Tables such as those found in SQL are bags of records that all have the same fields.

Typed collections

Steelman 3-3A. “Composite types shall include arrays (i.e., composite data with indexable components of homogeneous types).”

3-3B. For elements of composite types, the type of each component (i.e., field) must be explicitly specified in programs and determinable during translation. Components may be of any type (including array and record types).

3-3C. A value accessing operation shall be automatically defined for each component of composite data elements. Assignment shall be automatically defined for components that have alterable values. A constructor operation (i.e., an operation that constructs an element of a type from its constituent parts) shall be automatically defined for each composite type. An assignable component may be used anywhere in a program that a variable of the component’s type is permitted. There shall be no automatically defined equivalence operations between values of elements of a composite type.

3-3D. Arrays that differ in number of dimensions or in component type shall be of different types. The range of subscript values for each dimension must be specified in programs and may be determinable at the time of array allocation. The range of each subscript value must be restricted to a contiguous sequence of integers or to a contiguous sequence from an enumeration type.

3-3E. There shall be built-in operations for value access, assignment, and catenation of contiguous sections of one-dimensional arrays of the same component type. The results of such access and catenation operations may be used as actual input parameter.

A straightforward collection implementation produces a heterogeneous collection that can contain anything. So for example a linked list mkList [x,...y] = Cons x (mkList y); mkList [] = Nil. We can type these lists by a set that contains all the elements, in particular defining List t = Cons t (List t) | Nil. The type of all lists is List Any We can infer a good type for a list value with contents (l : List Any) = { e | e elementOf l }; type (l : UList) = List (contents l) - we have forall (l : List t). contents l subset t so this is the lower bound / principal type.

uncons : List t -> Maybe (t, List t)
cons : x -> List y -> List (x|y)

We see from looking at uncons that this type parameter is a read bound, i.e. the returned value must be one of the elements. Following section 9.1.1 of [Dol16] we might expect two parameters, a read bound and a write bound.
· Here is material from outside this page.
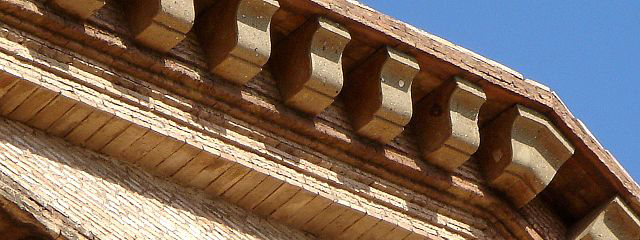 """Curia pediment detail"" by Thorvaldsson - Own work. Licensed under CC BY-SA 3.0 via Wikimedia Commons - http://commons.wikimedia.org/wiki/File:Curia_pediment_detail.jpg#mediaviewer/File:Curia_pediment_detail.jpg"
But as far as I can tell, with first-class stores we don’t need a second parameter - rather we write constraints, and if necessary two constraints:

get : (s : Store) -> (r : Ref | read s r : a)  -> (a, Store)
set : (s : Store) -> (r : Ref) -> a -> (s : Store | read s r : a)
modify : (s : Store) -> (r : Ref) -> (a -> b | read s r : a) -> (s : Store | read s r : b)
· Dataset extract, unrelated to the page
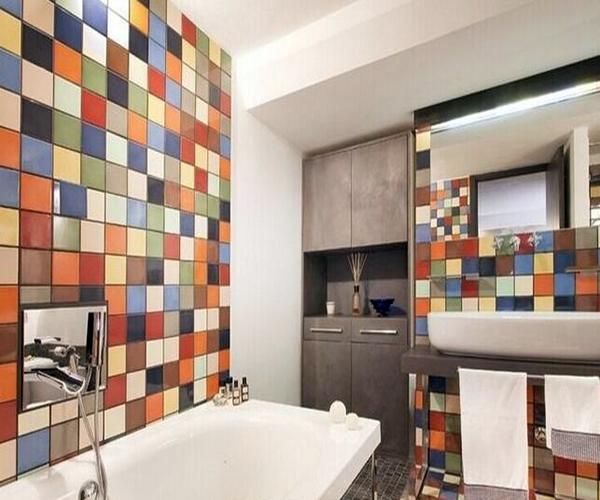 选购浴室防滑地板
With the formulation here, values are pure, so there is no polymorphic aliasing problem or whatever.

One other way to add a parameter that both I and Cliff Click came up with independently is a “restricted list”, that for example makes (RList Int []) ++ ["a"] an error. Unrestricted lists construct heterogeneous lists and errors on unexpected elements will not show up until you try to read and use an element of the wrong type. Likely the error message will not be so clear on when the element was inserted, making it hard to debug. Instead of adding type assertions in random places, the restricted list will verify that all values are members of the write type when inserted.

RList { write_type : Type, l : List Any | contents l subseteq rt, contents l subseteq write_type, wt subseteq write_type }
uncons : RList wt rt -> Maybe (rt, RList wt rt)
uncons l | Nil <- l.l = Nothing
uncons l | Cons x l' <- l.l = Just (x, RList l.write_type l')
cons : (v : wt) -> RList wt rt -> RList wt (rt|{v})
cons x l = assert (x : write_type l); l { l = x : l.l }
nil : (wt : Type) -> RList wt {}
nil wt = RList wt Nil
setWriteType : (wt' : Type) -> (RList wt rt | rt subseteq wt') -> RList wt' rt
setWriteType wt' l = l { write_type = wt' }

The constraint contents l subseteq rt follows naturally from the list parameter discussion above. The constraint write_type subseteq rt in the constructor follows Dolan and can be derived from requiring that all lists are constructible from cons and nil. This constraint can be dropped if RList is taken as the primitive constructor, allowing mismatches between write type and contents.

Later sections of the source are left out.